> **PAGE TEXT**:
Before we dive in deeper to this project, grab the guide! You can print out the supply list and instructions now and make it easier on yourself! It’s free, just click the image/button below to get started⤵️
You should probably know two things:
1. I had NEVER heard the term “German smear” until like 2 weeks ago.
2. I don’t scare easily.
I’m the small, scrappy type. Napoleon complex, small-woman-syndrome, call it what you will, but I don’t like things to get the better of me. Especially when it comes to a novel DIY project. After all, that’s what we do, right?! Right.
But my Mama didn’t raise no liar, so I gotta tell you, I was NERVOUS to try this “German smear” or “mortar wash” whitewash brick project. But preparation is the key.
So let’s make sure you understand where we’re headed. You’ll want to know the difference between this brick update technique and others.
Brick Update Techniques Defined.
- German Smear – using a white/light colored mortar to smear over brick and create a rustic, old-world European style finish. A German Smear does not completely cover your brick. Instead, you can control the coverage of the brick by using more or less mortar.
- German Schmear – same as above.
- Mortar Wash – yet another term for German Smear. Same process, different word (to make things as complicated as possible).

> **SET PROBLEM A**: From the German smear text, quote the passage that begins at the words "So let’s make" and stops after "Update Techniques Defined.".
> **SET PROBLEM B**:
Answer these questions from the German smear text:
(i) About how long ago had the writer first heard the term "German smear"?
(ii) What material is smeared over the brick in a German Smear?
(iii) Which term besides "German Schmear" does the text give for the same process?

> **SUPPLIED MATERIAL**:
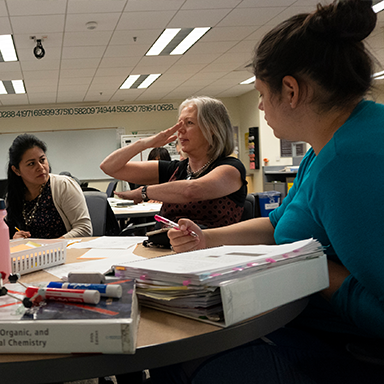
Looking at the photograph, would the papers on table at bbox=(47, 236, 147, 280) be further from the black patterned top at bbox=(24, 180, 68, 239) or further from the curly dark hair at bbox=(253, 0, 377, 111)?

> **COMPLETE RESPONSE A**:
So let’s make sure you understand where we’re headed. You’ll want to know the difference between this brick update technique and others.
Brick Update Techniques Defined.

> **COMPLETE RESPONSE B**:
(i) About 2 weeks ago.
(ii) A white or light colored mortar.
(iii) Mortar Wash.